[MATERIAL FOR THIS TASK — start]

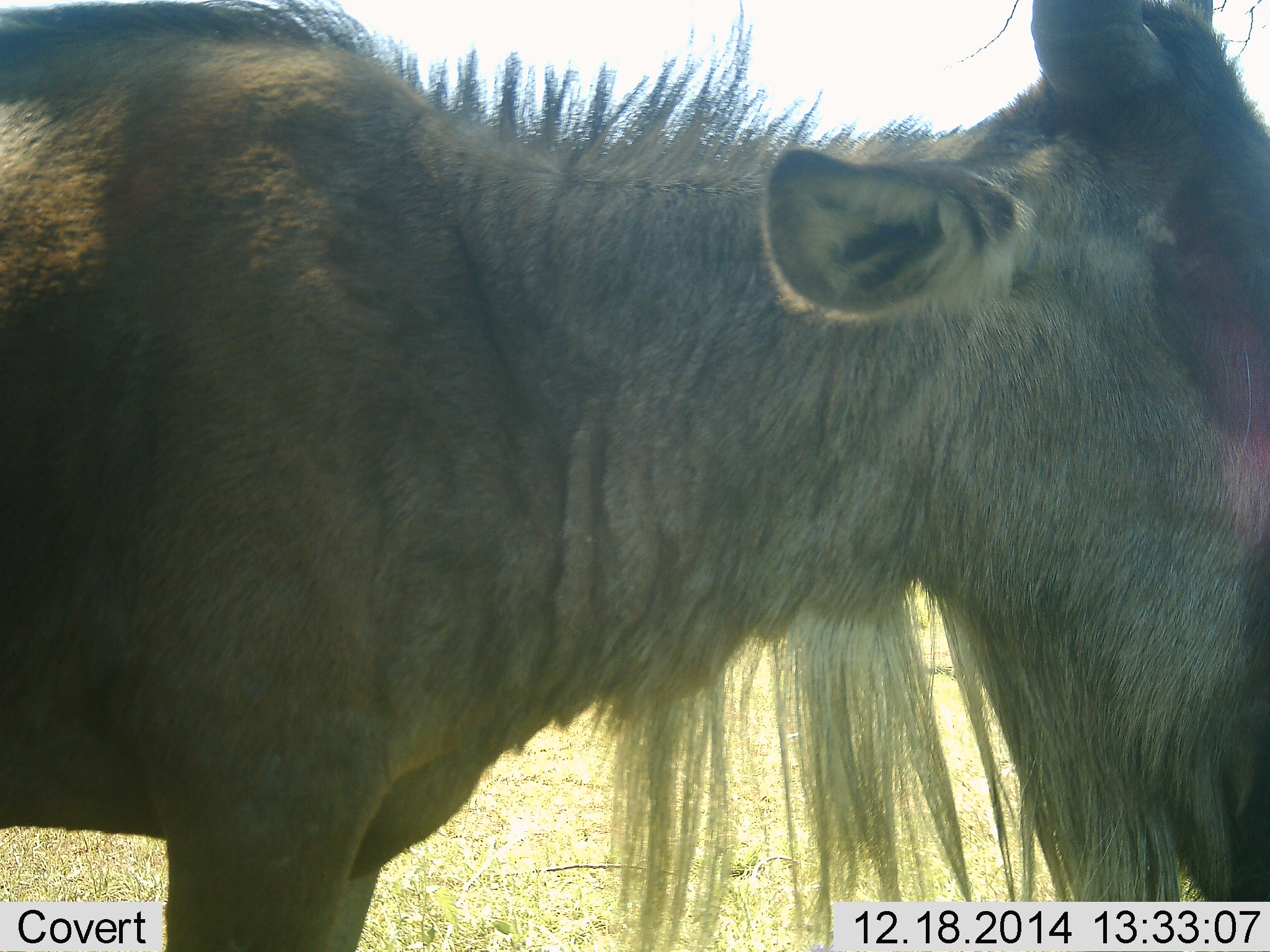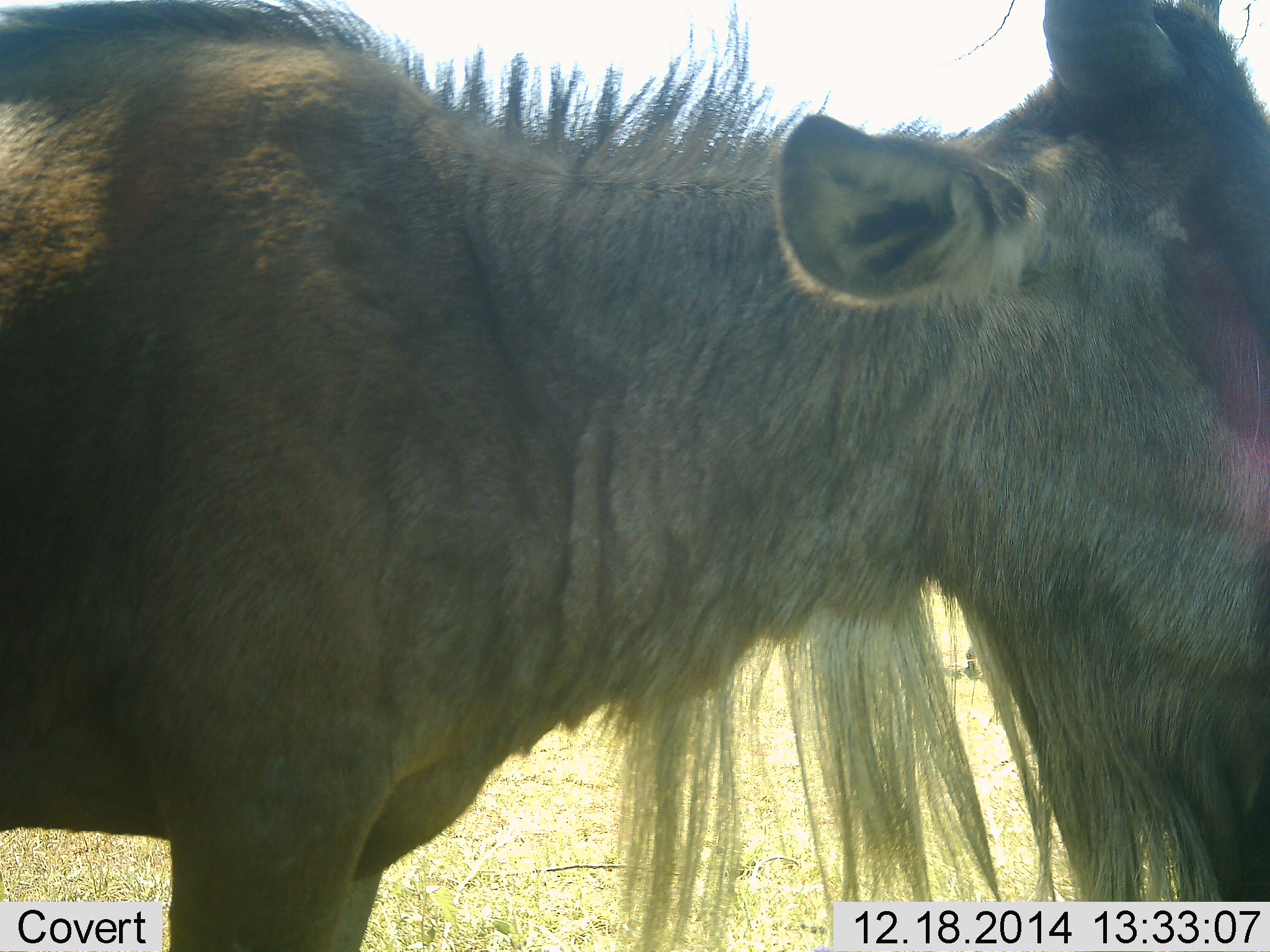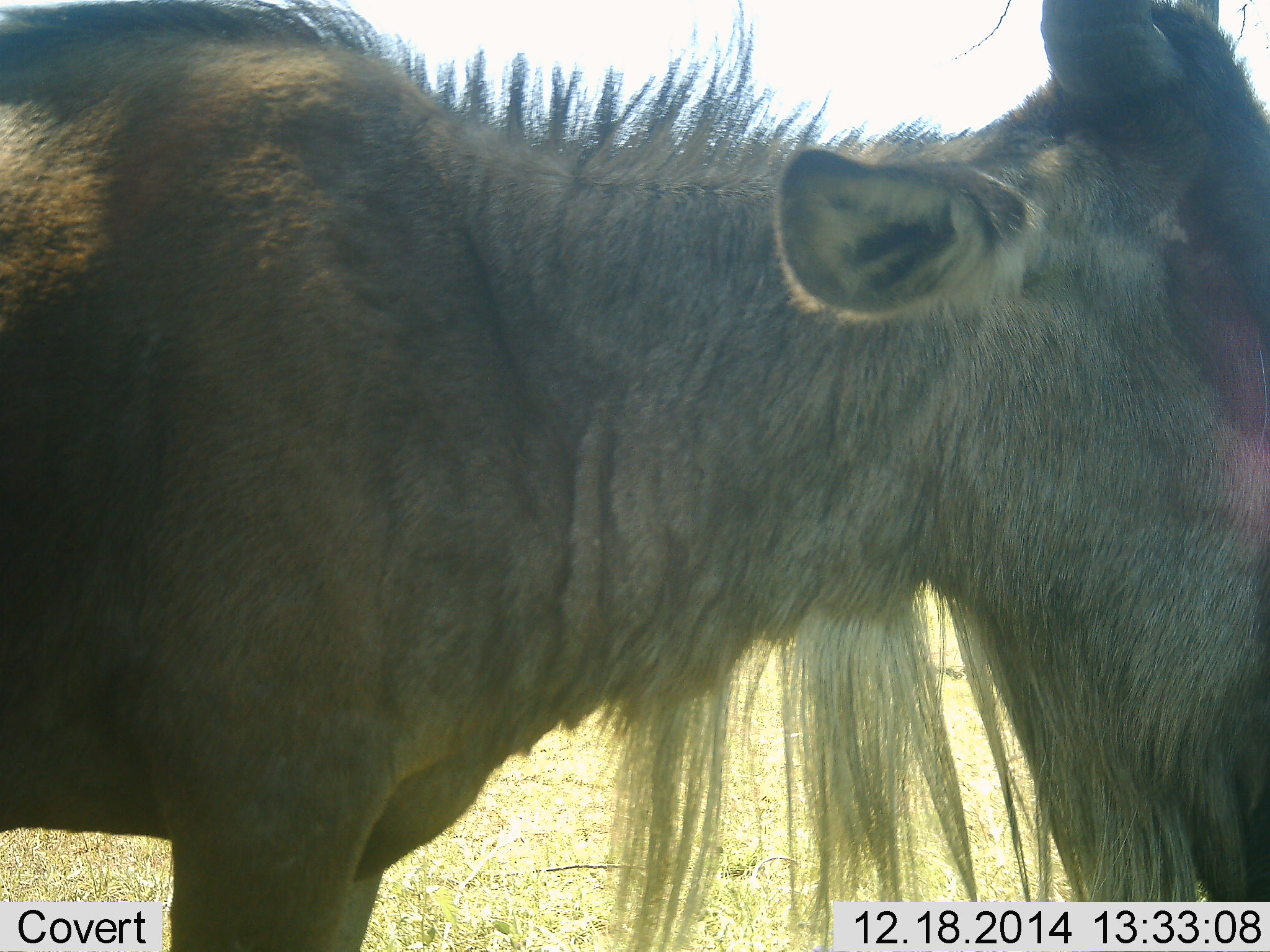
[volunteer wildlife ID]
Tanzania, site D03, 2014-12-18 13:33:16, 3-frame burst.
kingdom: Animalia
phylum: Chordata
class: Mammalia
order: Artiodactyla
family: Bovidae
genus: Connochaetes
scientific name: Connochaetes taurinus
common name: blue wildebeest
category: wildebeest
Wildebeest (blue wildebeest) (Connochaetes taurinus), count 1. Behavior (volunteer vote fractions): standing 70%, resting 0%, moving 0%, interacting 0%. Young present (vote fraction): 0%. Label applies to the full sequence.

[MATERIAL FOR THIS TASK — finish]

§ **AIM OF THE EXERCISE**: Please transcribe only the lines in the records above running from the line that has "kingdom: Animalia" through the line that has "common name: blue wildebeest", both included, exactly as they appear.

§ **RESULT OF THE EXERCISE**:
kingdom: Animalia
phylum: Chordata
class: Mammalia
order: Artiodactyla
family: Bovidae
genus: Connochaetes
scientific name: Connochaetes taurinus
common name: blue wildebeest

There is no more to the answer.